» 短い設問 1
武雄市の新図書館構想に関する記事について、次の問いに答えてください。
(a) 新図書館のオープンはいつの予定ですか。
(b) Tカードとは何のことですか。
(c) 新図書館の構想が発表されたのは何月何日ですか。

» 文書抜粋

---+---

「図書館で本を借りたらTポイント」TSUTAYAが公立図書館運営へ――Facebook市長「本の貸出履歴は個人情報ではない」

Facebook市長とも呼ばれる佐賀県武雄市の樋渡市長が新しい図書館の構想を発表。TSUTAYAを運営するカルチュア・コンビニエンス・ストア株式会社(CCC)の増田社長も同席し、共に夢を語った。「図書館内で雑誌や文具販売」「図書カードはTカードに移行」「本を借りたらTポイントが増える」「Tカードがあれば市民じゃなくても誰でも本を貸し出せる」という、サービス面で意欲的な試みを伴う公立図書館となるようだ。オープンは来春4月を予定。

※TカードとはTSUTAYA会員証のこと

5月4日にCCCの増田社長と共に新図書館の構想発表、その後記者会見などがおこなれた。その様子はUSTREAMでも公開されているが、要点を簡潔にまとめてみた。

---+---

» 元の記録
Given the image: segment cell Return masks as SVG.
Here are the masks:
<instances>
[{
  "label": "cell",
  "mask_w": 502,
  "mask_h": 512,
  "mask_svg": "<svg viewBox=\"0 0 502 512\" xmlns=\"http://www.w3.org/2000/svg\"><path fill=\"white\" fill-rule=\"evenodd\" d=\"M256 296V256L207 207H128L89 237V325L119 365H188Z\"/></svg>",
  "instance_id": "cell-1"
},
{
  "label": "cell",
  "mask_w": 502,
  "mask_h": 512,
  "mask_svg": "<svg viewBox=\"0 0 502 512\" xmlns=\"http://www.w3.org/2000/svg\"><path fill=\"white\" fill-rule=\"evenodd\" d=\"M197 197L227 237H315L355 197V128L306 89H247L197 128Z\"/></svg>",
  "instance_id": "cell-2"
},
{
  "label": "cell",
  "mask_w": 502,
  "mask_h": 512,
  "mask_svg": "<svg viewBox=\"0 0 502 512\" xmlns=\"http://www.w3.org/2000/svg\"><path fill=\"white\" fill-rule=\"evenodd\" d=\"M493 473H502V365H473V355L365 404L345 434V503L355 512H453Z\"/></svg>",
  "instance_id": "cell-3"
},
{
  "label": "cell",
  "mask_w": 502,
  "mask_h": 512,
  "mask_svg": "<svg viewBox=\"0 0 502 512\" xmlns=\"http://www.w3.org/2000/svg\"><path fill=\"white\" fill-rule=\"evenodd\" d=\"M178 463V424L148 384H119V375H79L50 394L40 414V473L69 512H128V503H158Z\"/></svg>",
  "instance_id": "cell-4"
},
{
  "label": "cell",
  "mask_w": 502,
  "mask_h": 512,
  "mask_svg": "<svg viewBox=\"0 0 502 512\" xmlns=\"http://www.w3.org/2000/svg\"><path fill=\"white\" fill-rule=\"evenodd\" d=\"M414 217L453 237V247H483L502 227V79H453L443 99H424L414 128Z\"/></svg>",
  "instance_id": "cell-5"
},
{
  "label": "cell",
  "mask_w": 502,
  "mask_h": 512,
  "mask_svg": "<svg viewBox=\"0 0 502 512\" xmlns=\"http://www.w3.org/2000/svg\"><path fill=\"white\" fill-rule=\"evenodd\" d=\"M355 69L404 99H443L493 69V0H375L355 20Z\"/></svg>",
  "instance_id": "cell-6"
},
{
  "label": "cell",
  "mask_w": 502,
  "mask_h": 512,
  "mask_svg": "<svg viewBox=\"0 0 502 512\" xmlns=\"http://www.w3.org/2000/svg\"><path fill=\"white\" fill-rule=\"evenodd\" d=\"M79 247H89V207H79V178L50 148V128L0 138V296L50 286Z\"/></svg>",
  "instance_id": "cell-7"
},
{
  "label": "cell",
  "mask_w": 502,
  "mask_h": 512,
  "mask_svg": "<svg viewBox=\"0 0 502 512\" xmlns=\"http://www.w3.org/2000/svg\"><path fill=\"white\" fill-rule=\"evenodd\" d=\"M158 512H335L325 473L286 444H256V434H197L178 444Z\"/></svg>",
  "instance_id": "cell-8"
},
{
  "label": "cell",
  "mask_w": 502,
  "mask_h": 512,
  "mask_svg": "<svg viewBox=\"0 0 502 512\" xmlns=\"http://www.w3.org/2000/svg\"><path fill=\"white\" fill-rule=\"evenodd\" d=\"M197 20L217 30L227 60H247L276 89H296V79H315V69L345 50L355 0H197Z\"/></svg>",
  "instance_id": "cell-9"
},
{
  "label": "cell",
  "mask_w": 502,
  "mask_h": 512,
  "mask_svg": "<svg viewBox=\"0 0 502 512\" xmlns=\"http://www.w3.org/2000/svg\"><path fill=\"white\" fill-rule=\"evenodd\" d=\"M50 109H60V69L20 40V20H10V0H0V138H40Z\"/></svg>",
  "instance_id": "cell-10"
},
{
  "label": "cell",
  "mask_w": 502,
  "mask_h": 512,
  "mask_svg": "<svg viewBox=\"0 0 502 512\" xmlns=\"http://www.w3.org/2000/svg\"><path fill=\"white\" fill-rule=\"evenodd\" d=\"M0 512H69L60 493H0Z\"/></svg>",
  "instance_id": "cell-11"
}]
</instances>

---+---

» 短い設問 2
記録のうち、文字列「masks」を含む行をすべて返してください。大文字と小文字は区別します。

» 完全な解答 1
(a) 来春4月
(b) TSUTAYA会員証
(c) 5月4日

» 完全な解答 2
Given the image: segment cell Return masks as SVG.
Here are the masks:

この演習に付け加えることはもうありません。